Recopiez le passage de l'article sur Saïd Djabelkhir qui commence à « CULTURE- OPINIONS ET » et se termine à « critique, entre autres) ».
===== Texte fourni =====
CULTURE- OPINIONS ET POINTS DE VUE- SAID DJABELKHIR/LE SOIR D’ALGERIE
L’universitaire Saïd Djabelkhir,
islamologue spécialiste du soufisme et initiateur du Cercle des lumières pour
une pensée libre, comparaîtra devant le juge jeudi prochain. Pour cause ? Une
plainte déposée contre lui par un universitaire de la wilaya de Sidi-Bel-Abbès
après la publication sur Facebook d’une critique adressée à Chikh
Ferkous qui, lui, a décrété lors d’une fetwa que «la célébration de Yennayer
est haram», affirmant que cette fête est païenne. Il a
attribué quelques Hadiths (3 ou 4) au Prophète ; il dit ne pas faire d’amalgame
entre la discorde (fitna) et la critique, entre autres)
- Invité de «LSA
Direct» (J 18/2 :2021), une émission du Soir d’Algérie consacrée à
l’actualité, l’universitaire chercheur est revenu sur l’objet et les
circonstances de la plainte, la séparation de la religion de la politique,
l’impact de telles « réactions» qui se répandent de plus en plus et tant
d’autres sujets fort intéressants. D’emblée, le chercheur se penche sur
l’article 144 bis qui, dans plusieurs de ses alinéas, concerne la diffamation sur
le plan politique, religieux et même journalistique, et affirme que celui-ci
n’est pas vraiment clair. « Le problème, c’est que l’article n’est pas
explicite. On parle sur quelle base, quelle norme : malékite, achârite ou soufie (qui sont les normes de base dans le
discours religieux en Algérie), ou soufie, salafiste ou wahabite ? C’est ce qui
n’est pas clair dans cette loi. Je cite notamment les citations de l’Emir
Abdelkader dans son livre El Mawakif, qui
contreviennent directement alors au contenu de cette loi », tout en précisant
qu’il ne connaît le plaignant qu’à travers les réseaux sociaux.
===== Matériel étudié =====
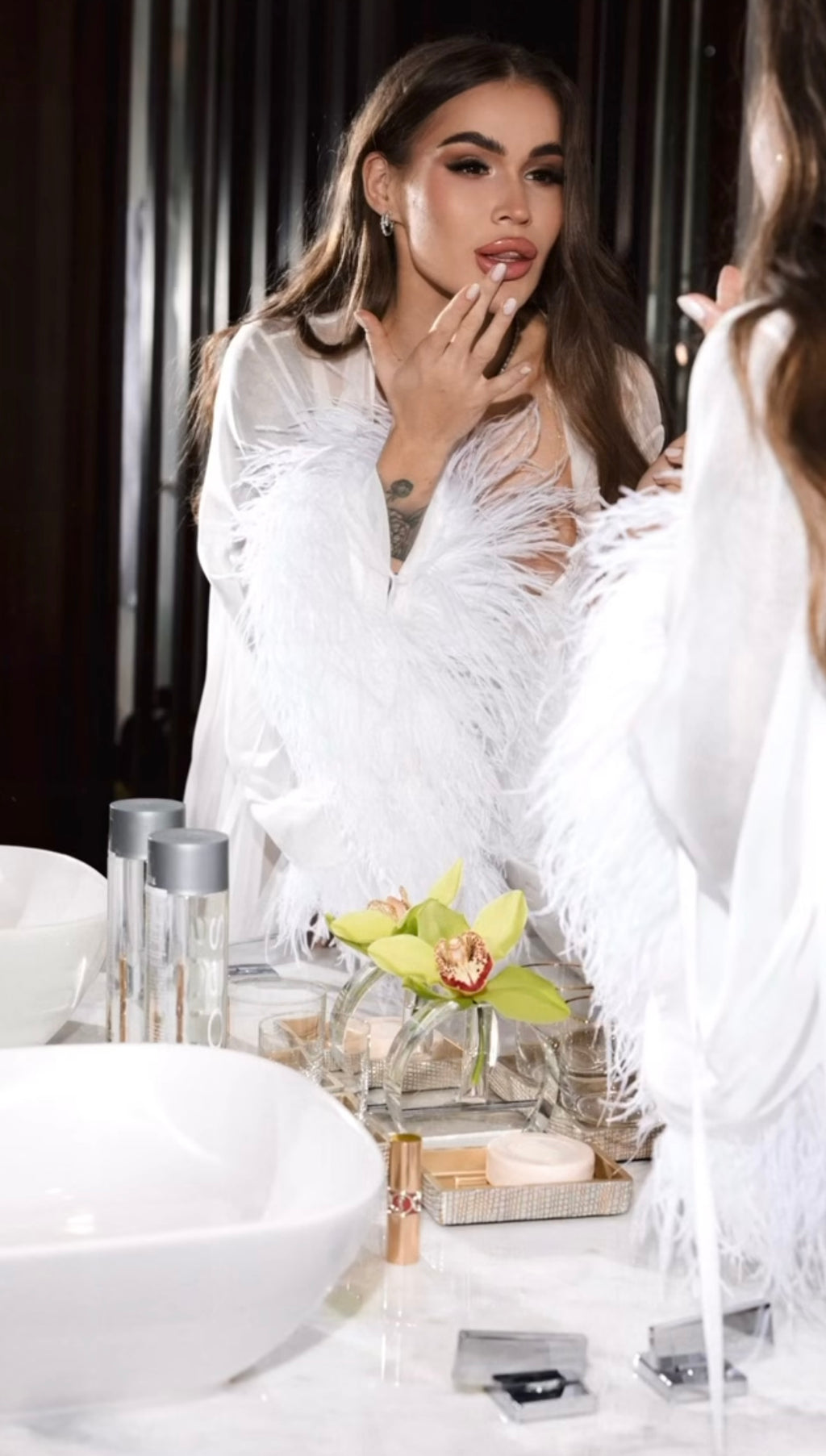 LUCIA CHIFFON ROBE WITH OSTRICH FEATHERS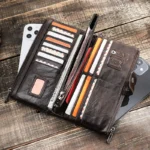 Contact's Name Engraving Genuine Leather Wallet Men Zipper Capacity Male Long Money Purse Phone Pocket Card Holder New Portfel - Image 2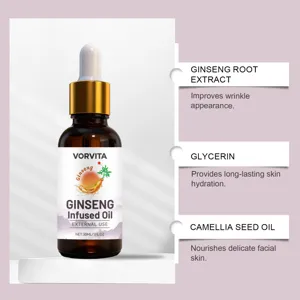 Gros plan détaillé du flacon compte-gouttes d'huile pour le visage au ginseng et extraits.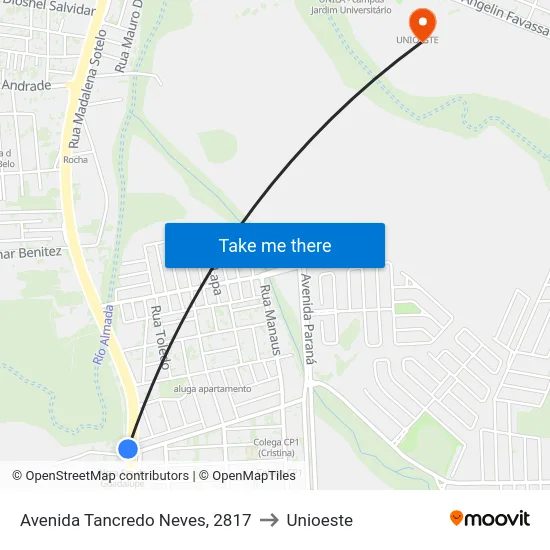 Avenida Tancredo Neves, 2817 to Unioeste map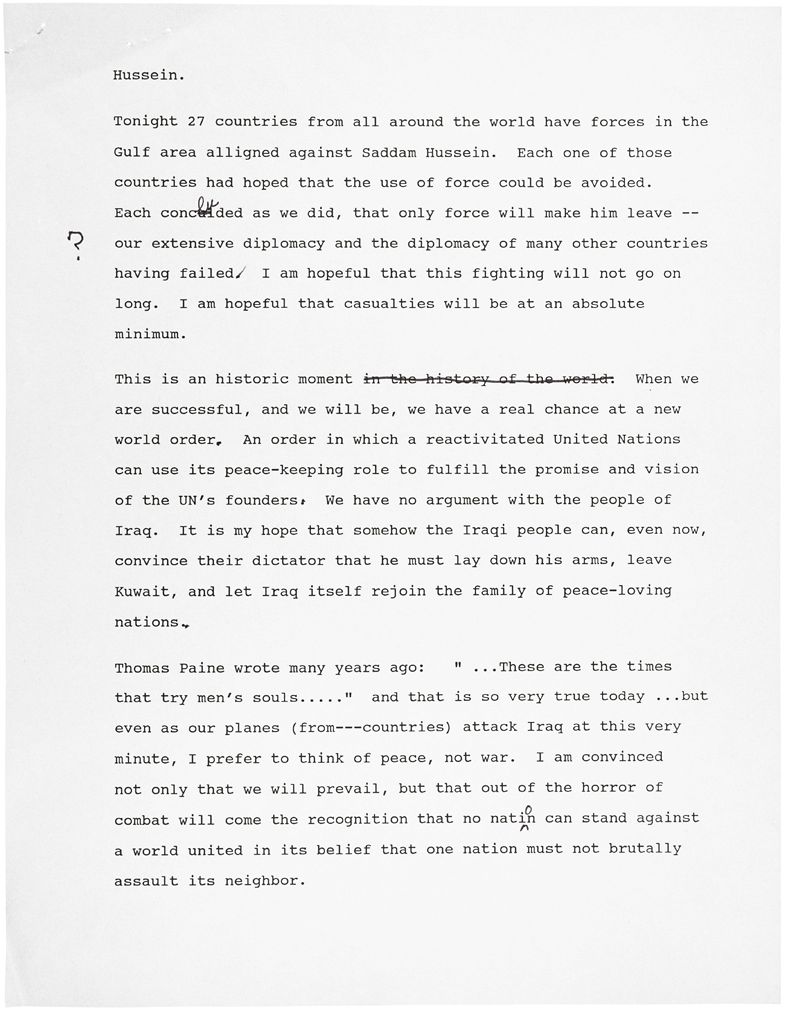 George H. W. Bush, Second Draft of the Address to the Nation on the Gulf War, January 15, 1991, p. 3 (National Archives, 595211)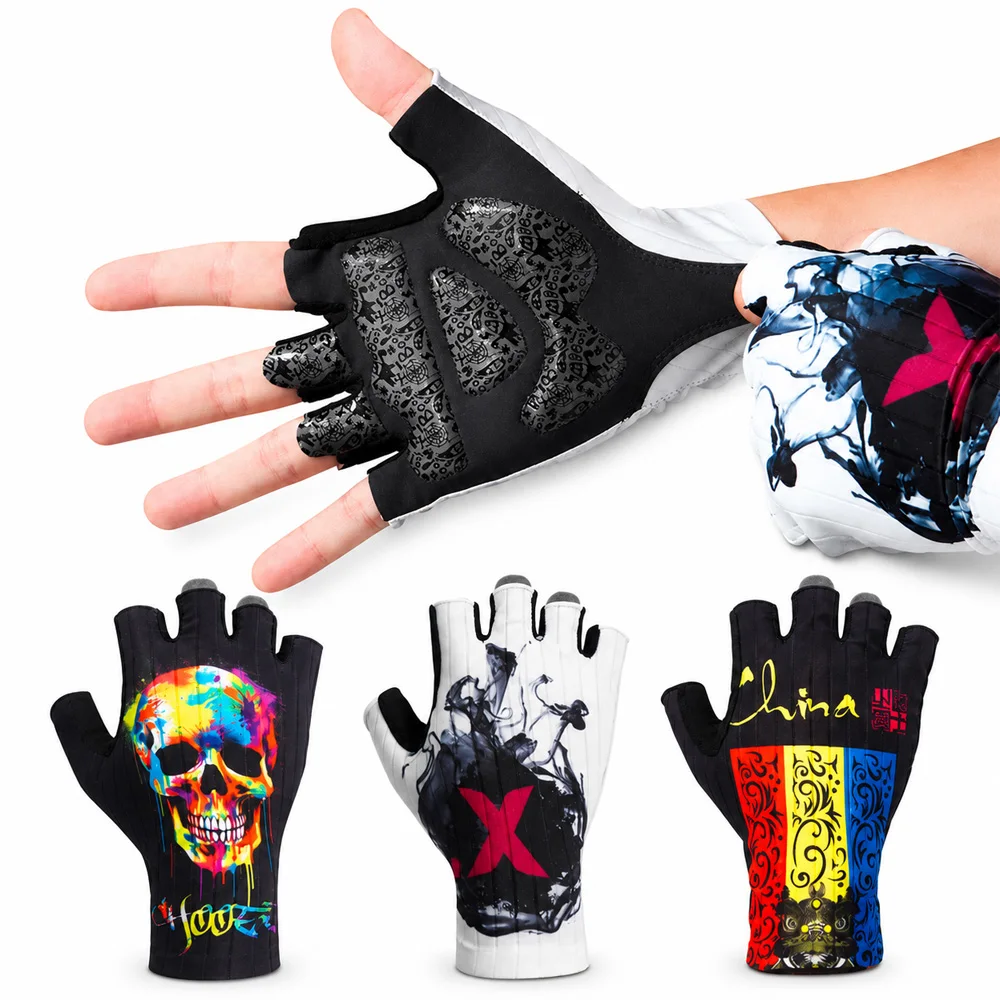 CNCLOL Fingerlose Fahrradhandschuhe für Herren und Damen, MTB, Rennrad, Halbfinger, rutschfest, atmungsaktiv, Sommer-Fahrrad-Fitness-Handschuhe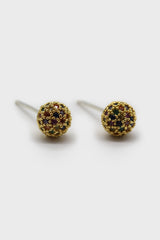 Gold rainbow stone ball stud earrings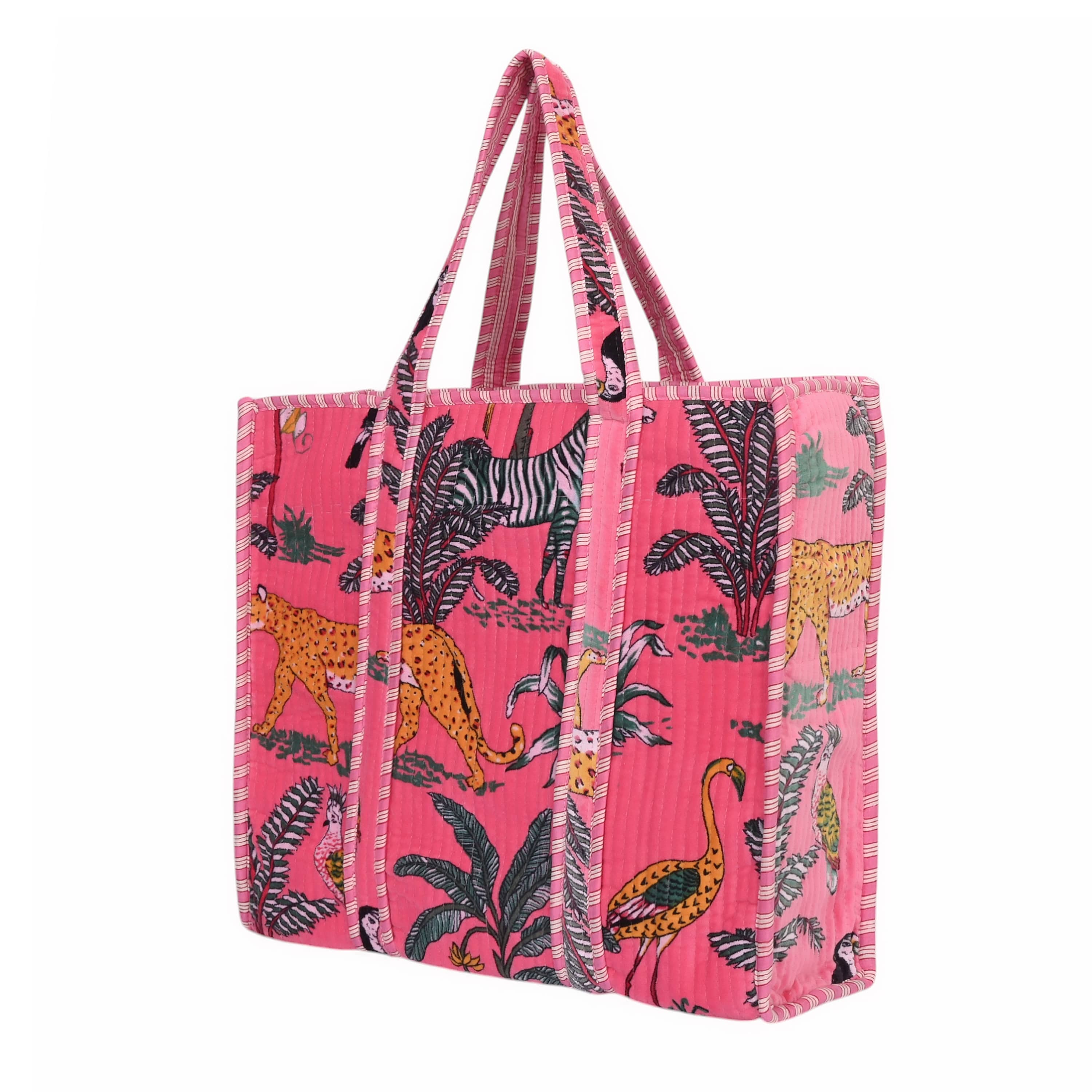The Jungle Tote in Velvet — handmade quilted velvet tote bag, ethically made in Rajasthan, India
=====
• Réponse
CULTURE- OPINIONS ET POINTS DE VUE- SAID DJABELKHIR/LE SOIR D’ALGERIE
L’universitaire Saïd Djabelkhir,
islamologue spécialiste du soufisme et initiateur du Cercle des lumières pour
une pensée libre, comparaîtra devant le juge jeudi prochain. Pour cause ? Une
plainte déposée contre lui par un universitaire de la wilaya de Sidi-Bel-Abbès
après la publication sur Facebook d’une critique adressée à Chikh
Ferkous qui, lui, a décrété lors d’une fetwa que «la célébration de Yennayer
est haram», affirmant que cette fête est païenne. Il a
attribué quelques Hadiths (3 ou 4) au Prophète ; il dit ne pas faire d’amalgame
entre la discorde (fitna) et la critique, entre autres)